Die unterschiedlichen Musikhörer

  • Hallo,


    wenn man vom Hifi kommt, kennt man die Experten, die sich wenigen Klängen stundenlang widmen können.


    Das muss nicht verkehrt sein, wenn es um Geräte und Materialeigenschaften geht.


    Gelegentlich erlaube ich mir dann den Einwand: hören wir doch eiin bißchen Musk, lassen wir es geschehen.


    Das gibt es auch bei den Klassikliebhabern, bei den Ausführenden.


    Einzelne Stellen des Werkes werden akribisch betrachtet, es wird schon darauf gewartet, was nun kommt.


    Ist völliig in Ordnung für mich, es geht nicht speziell um das Werk an sich, sondern um technisches wie künstlerisches Können und Verständnis.

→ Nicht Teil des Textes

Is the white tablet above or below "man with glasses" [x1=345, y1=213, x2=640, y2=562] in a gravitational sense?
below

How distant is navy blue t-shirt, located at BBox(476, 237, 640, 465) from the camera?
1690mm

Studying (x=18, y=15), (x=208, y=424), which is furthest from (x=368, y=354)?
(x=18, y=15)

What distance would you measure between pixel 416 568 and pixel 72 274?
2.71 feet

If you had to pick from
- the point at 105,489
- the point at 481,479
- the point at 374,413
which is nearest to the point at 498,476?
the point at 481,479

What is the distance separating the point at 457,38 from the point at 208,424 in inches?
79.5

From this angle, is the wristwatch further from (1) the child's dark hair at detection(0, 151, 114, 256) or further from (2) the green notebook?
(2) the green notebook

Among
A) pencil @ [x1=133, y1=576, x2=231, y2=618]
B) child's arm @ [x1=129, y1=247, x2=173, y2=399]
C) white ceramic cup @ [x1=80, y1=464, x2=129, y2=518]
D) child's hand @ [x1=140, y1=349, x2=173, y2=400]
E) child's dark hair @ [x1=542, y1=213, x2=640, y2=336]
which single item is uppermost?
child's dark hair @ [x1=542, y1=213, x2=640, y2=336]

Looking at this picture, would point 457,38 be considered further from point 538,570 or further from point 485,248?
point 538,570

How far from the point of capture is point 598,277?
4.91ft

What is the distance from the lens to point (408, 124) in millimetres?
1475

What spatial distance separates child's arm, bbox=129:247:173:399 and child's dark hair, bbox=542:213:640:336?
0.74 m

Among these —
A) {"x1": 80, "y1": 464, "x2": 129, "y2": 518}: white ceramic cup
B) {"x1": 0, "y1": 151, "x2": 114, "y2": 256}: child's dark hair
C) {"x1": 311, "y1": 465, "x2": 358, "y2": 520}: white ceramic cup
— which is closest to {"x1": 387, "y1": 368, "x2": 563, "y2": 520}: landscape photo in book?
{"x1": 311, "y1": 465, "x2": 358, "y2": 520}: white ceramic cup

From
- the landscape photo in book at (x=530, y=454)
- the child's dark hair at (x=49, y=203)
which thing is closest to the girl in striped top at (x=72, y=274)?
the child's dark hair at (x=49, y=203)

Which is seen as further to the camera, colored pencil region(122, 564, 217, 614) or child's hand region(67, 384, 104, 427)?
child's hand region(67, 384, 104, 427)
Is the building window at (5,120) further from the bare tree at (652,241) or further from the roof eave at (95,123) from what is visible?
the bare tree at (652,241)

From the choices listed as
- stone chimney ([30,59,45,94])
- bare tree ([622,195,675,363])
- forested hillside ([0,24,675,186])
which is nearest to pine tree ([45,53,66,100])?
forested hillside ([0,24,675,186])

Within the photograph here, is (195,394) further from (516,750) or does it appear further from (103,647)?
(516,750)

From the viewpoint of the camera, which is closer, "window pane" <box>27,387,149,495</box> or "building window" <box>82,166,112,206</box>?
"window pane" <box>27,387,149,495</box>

    Trotzdem: am Schluß ist es doch die Gesamtwirkung, kann der Interpret eine schlüssige Performance liefern, stubst es mich an, oder?


    Es grüßt


    Karl

  • Trotzdem: am Schluß ist es doch die Gesamtwirkung, kann der Interpret eine schlüssige Performance liefern, stubst es mich an, oder?

    Mirv geht es bei fast allen komplexen Werken so, dass es überzeugendere und weniger überzeugende Stellen gibt. In einem ersten Schritt denkt man halt, die Musik sei da schwächer. Wenn man mit solchen Stellen nun Hilfen bekommt, hat man die Möglichkeit solche Stellen neu zu hören.

    So bleibt es am Ende bei mir für das gesamtheitliche Verständnis unvermeidbar, an ein paar Stellen in die Tiefe zu gehen.


    Ein Beispiel für mich waren die Paganini Variationen von Brahms, die ich vorher als versuchtes Virtuosengeklimper wahrgenommen hatte. Ich hätte mir vielleicht mit Blick auf die Person Brahms denken können, dass es das nicht sein kann. Manchmal ist man aber mit seinen Kurzschlüssen eine ganze zeitlang zufrieden.

  • Ich stimme Karl zu, dass es ja am Ende um Musik und deren Wirkung geht. Bei einer Arzneimittelpackung kann es ja auch interessant sein, wie die hergestellt wird, ob die Firma "ordentlich" ist, ob die Pillen in der richtigen Reihenfolge eingeschweißt sind, wir sich das Papier anfühlt, und, und ... Am Ende entscheidet jedoch die Wirkung und dann kann man die Packung getrost vergessen.


    Oder nach dem Aufwachen aus einem Traum: wie fühle ich mich dann? Das ist doch wichtiger als der Inhalt, oder? Wenn wir - was ich für mich tue - Musik als Medizin betrachten, dann kann ich bewusst ein musikalisches Mittel gegen etwas nehmen. In früher Kindheit hat so mir gegen Traurigkeit, Depression oder Unwohlsein stets die Bachkantate "Gottes Zeit ist die allerbeste Zeit" BWV 106 geholfen, am allerbeste die Arie (Bass) "Bestelle dein Haus".


    Und gleichzeitig wissen wir, um wie viel es schwieriger ist, objektiv von den Wirkungen eine Beschreibung zu geben, statt technische Faktoren runterzuleiern.

    Mehr Musik ins Leben, mehr Leben in die Musik.